SOURCE EXTRACT:
┄┄┄┄┄┄┄┄┄┄┄┄┄┄┄┄┄┄┄┄
- كيف تتخلص من زوجتك
- Directed by: Abdel Monem Shokry (primary); Kamal al-Homsani (clapboard); Ahmed Fouad and Maher Shafik (assistant directors);
- Written by: Bahgat Kamar
- Produced by: Fikri El Gohary (production assistant); Khalil Diab (executive producer);
- Starring: Zubaida Tharwat; Hassan Youssef; Hassan Mustafa; Mimi Gamal;
- Cinematography: Muhammad Bakr
- Edited by: Abdulaziz Fakhry; Ibrahim Arayes (film coordinator); Samir Diaa El Din (assistant editor);
- Production company: Cult Studios
- Distributed by: United Film Company (Mohammed Shafei, domestic); Petra Films (international);
- Release date: August 18, 1969;
- Running time: 75 minutes
- Country: Egypt
- Language: Egyptian Arabic

= How to Get Rid of Your Wife =

How to Get Rid of Your Wife (كيف تتخلص من زوجتك, transliterated as “Kayf tatakhalas min zawjatik”) is an Egyptian romantic comedy film released in 1969. It was directed by Abdel Monem Shokry, features a script by Bahgat Kamar, and stars Zubaida Tharwat, Hassan Youssef, Hassan Mustafa and Mimi Gamal.
┄┄┄┄┄┄┄┄┄┄┄┄┄┄┄┄┄┄┄┄
[Source records]
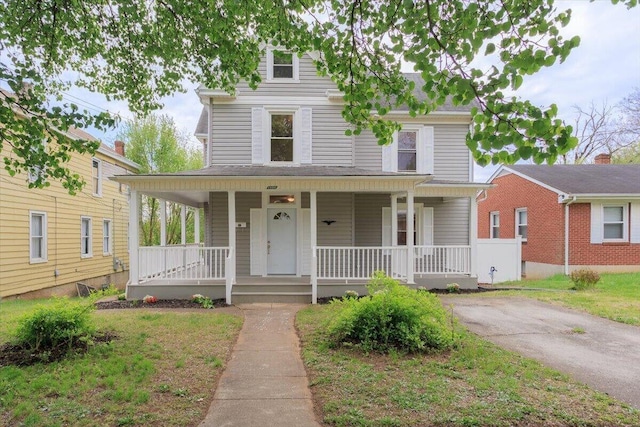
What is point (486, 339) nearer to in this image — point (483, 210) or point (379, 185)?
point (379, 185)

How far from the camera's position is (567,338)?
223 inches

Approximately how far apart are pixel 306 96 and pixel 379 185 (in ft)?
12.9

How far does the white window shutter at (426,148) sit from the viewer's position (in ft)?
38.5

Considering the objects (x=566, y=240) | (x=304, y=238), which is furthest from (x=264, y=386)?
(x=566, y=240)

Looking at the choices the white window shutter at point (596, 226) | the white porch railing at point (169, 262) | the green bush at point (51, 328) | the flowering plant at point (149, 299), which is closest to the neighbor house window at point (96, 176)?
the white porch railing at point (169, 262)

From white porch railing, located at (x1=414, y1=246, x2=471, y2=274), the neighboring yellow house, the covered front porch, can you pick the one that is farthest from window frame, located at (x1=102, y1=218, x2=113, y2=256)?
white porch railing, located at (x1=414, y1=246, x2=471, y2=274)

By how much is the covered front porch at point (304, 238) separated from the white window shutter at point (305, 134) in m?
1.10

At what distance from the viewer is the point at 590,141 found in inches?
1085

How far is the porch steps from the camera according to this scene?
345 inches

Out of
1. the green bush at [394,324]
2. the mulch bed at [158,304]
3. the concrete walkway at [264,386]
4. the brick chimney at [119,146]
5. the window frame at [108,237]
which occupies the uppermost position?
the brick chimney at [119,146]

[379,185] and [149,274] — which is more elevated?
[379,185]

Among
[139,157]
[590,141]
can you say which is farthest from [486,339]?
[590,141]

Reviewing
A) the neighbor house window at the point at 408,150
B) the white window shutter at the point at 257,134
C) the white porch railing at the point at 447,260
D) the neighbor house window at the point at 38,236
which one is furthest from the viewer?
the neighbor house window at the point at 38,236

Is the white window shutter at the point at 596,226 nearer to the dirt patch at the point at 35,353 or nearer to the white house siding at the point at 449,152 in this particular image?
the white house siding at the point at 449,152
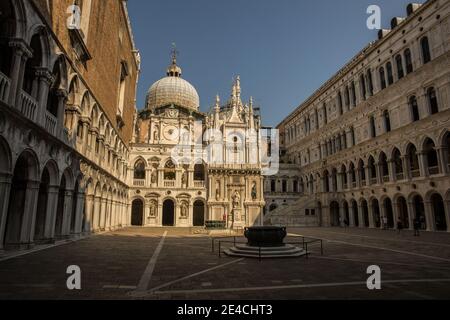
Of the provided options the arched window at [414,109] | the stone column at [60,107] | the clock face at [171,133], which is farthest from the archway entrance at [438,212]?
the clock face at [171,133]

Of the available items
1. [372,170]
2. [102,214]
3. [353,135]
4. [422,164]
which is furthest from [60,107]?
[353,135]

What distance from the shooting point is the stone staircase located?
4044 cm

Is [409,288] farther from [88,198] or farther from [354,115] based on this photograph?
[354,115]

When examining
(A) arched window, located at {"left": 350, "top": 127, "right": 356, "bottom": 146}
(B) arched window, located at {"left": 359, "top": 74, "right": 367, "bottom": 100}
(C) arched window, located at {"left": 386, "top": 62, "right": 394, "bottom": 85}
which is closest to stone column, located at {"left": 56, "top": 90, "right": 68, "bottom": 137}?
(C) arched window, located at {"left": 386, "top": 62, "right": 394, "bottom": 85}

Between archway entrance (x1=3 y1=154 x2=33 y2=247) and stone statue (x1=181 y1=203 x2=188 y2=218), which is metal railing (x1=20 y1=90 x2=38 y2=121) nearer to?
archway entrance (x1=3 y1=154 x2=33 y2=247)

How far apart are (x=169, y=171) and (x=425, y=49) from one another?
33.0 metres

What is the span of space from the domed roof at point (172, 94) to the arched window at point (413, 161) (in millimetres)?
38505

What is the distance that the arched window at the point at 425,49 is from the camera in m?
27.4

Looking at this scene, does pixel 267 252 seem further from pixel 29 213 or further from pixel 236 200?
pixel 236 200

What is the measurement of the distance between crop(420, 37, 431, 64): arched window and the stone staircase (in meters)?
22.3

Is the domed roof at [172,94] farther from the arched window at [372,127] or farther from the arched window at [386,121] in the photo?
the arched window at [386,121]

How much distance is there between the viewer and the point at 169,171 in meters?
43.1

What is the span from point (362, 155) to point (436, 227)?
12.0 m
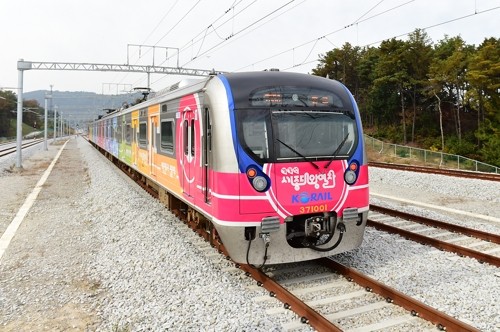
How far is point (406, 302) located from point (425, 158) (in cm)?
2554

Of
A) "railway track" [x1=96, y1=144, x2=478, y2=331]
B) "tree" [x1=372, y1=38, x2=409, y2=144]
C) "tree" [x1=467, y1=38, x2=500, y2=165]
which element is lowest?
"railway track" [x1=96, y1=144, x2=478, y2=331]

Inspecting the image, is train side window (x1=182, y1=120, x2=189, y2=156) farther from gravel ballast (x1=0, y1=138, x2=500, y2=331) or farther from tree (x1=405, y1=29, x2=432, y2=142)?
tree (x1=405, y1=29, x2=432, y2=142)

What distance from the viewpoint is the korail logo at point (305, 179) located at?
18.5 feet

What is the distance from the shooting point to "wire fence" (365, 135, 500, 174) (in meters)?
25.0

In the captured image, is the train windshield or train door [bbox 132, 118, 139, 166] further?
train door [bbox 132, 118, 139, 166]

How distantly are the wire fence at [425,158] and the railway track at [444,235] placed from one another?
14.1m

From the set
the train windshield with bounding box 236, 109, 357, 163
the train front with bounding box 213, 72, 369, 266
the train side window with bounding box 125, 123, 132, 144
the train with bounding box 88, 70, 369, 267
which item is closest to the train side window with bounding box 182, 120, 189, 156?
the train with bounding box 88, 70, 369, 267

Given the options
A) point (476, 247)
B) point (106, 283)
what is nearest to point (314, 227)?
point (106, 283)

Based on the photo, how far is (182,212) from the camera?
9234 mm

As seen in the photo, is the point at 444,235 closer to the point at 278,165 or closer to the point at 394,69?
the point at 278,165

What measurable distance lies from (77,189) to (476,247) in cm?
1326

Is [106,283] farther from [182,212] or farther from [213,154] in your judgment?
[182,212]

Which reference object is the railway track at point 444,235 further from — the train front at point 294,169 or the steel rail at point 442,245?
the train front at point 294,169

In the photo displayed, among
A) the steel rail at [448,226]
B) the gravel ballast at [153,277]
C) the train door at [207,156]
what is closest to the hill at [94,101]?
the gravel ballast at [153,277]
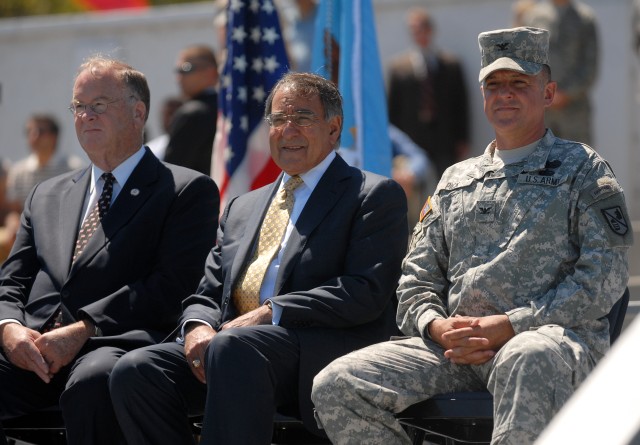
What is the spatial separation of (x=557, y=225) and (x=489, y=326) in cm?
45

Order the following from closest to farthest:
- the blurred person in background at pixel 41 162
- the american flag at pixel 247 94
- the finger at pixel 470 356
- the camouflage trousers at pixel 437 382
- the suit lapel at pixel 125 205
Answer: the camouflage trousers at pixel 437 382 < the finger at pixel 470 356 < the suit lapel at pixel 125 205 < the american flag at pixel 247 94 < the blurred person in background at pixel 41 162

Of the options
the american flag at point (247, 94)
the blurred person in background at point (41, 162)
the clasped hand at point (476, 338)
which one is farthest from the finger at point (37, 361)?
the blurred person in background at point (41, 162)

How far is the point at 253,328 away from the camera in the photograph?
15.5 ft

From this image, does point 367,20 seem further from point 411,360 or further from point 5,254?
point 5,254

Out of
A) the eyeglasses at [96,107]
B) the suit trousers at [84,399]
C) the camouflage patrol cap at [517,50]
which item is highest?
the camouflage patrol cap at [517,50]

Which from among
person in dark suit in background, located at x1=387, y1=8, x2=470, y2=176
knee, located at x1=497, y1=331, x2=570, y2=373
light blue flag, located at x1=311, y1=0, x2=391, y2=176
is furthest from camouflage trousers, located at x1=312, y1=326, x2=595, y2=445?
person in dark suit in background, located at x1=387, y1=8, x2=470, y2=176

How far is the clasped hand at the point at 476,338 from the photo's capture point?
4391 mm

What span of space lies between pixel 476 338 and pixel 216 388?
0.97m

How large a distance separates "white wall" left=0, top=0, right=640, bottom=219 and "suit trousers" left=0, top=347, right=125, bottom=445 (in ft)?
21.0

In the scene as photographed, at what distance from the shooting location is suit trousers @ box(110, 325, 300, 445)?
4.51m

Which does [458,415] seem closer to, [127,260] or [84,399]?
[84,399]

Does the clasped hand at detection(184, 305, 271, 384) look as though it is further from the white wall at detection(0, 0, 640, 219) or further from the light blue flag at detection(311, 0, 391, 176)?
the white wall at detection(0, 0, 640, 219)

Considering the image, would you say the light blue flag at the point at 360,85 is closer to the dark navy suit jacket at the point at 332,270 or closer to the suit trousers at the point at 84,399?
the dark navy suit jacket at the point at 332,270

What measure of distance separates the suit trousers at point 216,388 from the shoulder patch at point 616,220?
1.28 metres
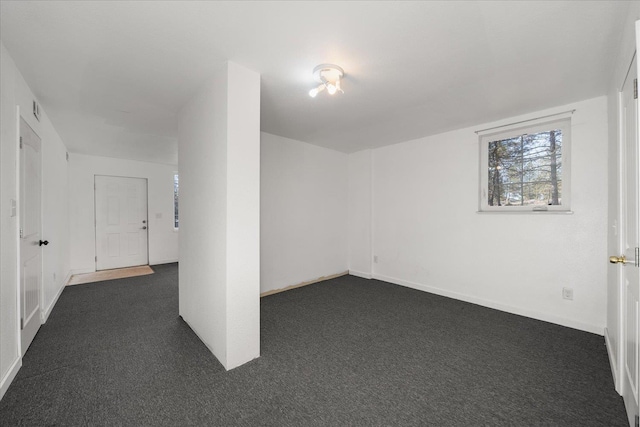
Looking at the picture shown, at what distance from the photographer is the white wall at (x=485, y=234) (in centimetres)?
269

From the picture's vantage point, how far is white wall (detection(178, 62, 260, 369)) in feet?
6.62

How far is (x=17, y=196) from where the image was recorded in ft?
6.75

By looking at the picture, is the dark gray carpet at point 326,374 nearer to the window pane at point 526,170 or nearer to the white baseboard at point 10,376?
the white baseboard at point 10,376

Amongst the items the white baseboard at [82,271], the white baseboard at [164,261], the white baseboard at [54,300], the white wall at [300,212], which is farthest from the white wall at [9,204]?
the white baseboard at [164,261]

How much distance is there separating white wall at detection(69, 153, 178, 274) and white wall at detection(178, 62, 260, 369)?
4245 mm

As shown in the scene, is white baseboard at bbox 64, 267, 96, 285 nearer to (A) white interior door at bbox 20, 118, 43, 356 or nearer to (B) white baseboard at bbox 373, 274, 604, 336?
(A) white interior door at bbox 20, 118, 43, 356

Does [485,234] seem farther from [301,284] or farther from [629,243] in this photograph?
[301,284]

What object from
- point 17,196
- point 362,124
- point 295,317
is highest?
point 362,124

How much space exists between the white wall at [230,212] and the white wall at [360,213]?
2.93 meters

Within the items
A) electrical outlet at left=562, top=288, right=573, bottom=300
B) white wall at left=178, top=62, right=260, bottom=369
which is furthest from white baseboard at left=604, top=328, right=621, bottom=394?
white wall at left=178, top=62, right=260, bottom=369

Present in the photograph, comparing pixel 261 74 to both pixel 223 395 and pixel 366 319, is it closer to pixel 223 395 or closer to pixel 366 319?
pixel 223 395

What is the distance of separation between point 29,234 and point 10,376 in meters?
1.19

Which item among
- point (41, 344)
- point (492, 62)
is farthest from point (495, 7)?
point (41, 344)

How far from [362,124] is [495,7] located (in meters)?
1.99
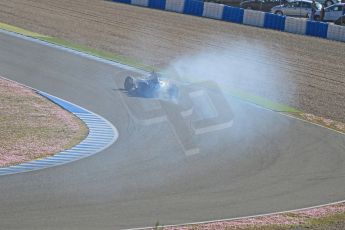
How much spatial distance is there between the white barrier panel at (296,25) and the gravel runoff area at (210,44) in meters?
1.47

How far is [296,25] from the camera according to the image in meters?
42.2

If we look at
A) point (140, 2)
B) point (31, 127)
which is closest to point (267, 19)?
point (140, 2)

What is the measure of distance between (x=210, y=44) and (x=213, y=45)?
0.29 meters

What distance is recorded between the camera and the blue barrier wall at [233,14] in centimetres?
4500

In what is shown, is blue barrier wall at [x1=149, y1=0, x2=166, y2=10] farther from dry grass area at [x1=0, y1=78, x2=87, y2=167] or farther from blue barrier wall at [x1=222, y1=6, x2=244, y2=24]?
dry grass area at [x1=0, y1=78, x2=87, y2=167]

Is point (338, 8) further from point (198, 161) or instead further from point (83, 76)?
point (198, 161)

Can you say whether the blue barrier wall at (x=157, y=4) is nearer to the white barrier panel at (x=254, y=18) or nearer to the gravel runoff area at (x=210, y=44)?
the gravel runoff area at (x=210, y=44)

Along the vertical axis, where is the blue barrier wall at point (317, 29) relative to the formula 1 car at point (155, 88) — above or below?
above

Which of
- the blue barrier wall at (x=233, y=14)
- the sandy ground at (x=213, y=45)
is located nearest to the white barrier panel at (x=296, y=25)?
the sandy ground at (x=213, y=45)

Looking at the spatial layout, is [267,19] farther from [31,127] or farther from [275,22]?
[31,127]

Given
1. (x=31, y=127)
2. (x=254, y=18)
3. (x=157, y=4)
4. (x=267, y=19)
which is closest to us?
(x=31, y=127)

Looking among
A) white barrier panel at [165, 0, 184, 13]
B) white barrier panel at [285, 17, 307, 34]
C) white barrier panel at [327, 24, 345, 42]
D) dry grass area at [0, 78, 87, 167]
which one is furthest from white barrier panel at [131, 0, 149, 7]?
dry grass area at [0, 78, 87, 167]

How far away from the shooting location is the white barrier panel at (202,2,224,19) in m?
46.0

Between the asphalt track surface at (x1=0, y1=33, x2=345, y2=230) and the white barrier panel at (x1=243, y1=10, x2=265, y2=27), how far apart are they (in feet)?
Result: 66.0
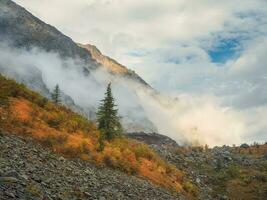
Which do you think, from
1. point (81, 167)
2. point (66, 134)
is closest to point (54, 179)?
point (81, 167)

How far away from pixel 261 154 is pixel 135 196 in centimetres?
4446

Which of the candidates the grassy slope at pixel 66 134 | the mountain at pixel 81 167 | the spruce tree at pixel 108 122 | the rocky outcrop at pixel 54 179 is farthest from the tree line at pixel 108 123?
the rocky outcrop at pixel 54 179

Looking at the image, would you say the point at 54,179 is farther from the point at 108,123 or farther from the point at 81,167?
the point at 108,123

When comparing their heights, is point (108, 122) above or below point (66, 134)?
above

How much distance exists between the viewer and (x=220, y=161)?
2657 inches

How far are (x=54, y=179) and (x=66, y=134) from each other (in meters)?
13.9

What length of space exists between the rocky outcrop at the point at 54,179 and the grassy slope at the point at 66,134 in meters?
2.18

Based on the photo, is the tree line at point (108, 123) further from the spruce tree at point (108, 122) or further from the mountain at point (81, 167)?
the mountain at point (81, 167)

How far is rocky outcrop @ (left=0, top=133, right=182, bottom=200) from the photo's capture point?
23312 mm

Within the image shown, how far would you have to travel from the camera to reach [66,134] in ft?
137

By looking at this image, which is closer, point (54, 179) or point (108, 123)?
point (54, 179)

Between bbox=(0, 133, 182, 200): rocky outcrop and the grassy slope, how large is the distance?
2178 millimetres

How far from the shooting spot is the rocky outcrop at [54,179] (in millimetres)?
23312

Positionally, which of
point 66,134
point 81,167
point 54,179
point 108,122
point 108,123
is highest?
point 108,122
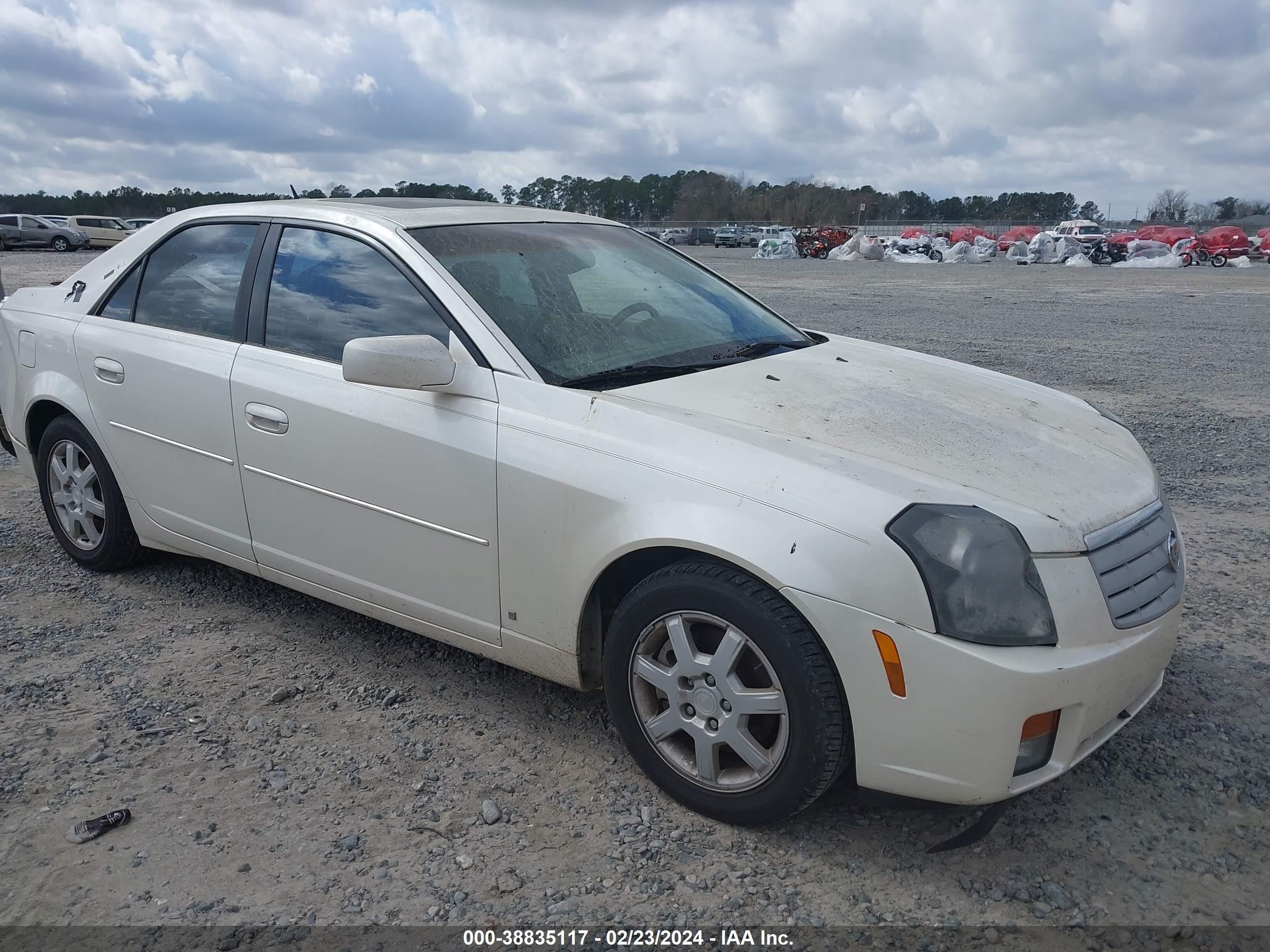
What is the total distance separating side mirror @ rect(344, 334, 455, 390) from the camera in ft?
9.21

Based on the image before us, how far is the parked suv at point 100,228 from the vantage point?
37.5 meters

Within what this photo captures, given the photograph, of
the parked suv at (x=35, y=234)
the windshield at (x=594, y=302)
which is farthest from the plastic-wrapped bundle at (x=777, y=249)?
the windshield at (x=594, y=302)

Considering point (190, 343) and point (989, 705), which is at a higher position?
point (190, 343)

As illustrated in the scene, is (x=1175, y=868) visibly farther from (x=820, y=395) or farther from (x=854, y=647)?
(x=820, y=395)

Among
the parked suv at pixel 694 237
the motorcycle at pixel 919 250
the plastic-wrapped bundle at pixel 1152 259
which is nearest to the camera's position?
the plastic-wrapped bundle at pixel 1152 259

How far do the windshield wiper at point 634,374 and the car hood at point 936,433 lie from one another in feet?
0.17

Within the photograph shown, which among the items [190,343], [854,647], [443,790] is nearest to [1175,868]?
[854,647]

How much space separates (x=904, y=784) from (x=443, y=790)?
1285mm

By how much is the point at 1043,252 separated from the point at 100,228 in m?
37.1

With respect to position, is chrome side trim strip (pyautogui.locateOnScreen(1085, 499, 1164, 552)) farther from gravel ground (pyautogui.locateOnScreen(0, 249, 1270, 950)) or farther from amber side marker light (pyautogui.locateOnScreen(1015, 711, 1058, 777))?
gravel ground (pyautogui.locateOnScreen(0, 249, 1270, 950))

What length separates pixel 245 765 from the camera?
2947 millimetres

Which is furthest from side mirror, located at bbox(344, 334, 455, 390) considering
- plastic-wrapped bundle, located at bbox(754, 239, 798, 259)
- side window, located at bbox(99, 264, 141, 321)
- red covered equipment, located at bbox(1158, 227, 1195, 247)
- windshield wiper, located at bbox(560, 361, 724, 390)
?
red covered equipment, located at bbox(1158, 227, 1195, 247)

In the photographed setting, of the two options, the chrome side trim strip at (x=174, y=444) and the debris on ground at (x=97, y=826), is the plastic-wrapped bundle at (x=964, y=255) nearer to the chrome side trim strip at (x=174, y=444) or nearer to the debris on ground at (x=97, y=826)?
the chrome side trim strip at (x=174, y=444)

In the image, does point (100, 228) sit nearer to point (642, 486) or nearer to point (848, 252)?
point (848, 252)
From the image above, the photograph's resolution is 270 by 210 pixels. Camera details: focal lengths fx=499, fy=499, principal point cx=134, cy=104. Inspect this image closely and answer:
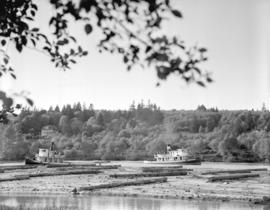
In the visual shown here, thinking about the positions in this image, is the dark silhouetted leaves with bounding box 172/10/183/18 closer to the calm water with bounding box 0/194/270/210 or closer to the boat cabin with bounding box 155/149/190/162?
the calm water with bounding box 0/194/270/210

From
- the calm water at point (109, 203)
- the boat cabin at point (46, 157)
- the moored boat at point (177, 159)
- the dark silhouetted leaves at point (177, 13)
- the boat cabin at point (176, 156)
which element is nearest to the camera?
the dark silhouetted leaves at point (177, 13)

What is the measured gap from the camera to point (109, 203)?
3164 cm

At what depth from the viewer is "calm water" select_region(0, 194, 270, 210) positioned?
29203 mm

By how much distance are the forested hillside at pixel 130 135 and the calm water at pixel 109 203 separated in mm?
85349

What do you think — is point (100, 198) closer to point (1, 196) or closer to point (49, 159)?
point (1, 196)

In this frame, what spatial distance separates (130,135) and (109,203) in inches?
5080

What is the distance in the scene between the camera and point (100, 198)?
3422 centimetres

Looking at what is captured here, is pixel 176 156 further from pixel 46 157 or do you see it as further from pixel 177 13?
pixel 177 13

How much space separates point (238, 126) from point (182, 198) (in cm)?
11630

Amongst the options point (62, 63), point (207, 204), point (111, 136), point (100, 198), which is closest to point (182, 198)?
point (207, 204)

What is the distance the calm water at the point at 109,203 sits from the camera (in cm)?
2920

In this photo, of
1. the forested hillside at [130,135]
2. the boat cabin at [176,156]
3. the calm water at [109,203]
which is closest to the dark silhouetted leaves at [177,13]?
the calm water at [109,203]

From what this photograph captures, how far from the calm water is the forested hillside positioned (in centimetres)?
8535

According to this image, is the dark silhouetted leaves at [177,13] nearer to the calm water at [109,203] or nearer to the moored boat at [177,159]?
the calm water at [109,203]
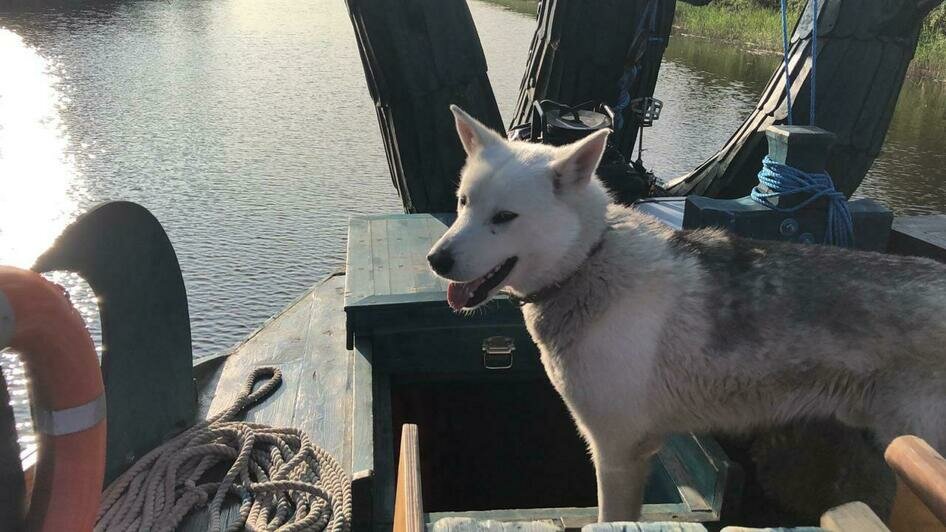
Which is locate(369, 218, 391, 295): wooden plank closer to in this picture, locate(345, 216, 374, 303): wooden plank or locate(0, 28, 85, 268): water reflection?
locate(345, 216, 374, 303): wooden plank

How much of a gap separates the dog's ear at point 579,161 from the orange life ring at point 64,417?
┄┄┄┄┄┄┄┄┄┄┄┄┄┄┄┄┄┄┄┄
TASK TO COMPLETE: Could you reproduce the film passage above word for word, everything from "How to Get Rid of Your Wife (كيف" down to "and Mimi Gamal."?

EXPECTED OUTPUT:
How to Get Rid of Your Wife (كيف تتخلص من زوجتك, transliterated as “Kayf tatakhalas min zawjatik”) is an Egyptian romantic comedy film released in 1969. It was directed by Abdel Monem Shokry, features a script by Bahgat Kamar, and stars Zubaida Tharwat, Hassan Youssef, Hassan Mustafa and Mimi Gamal.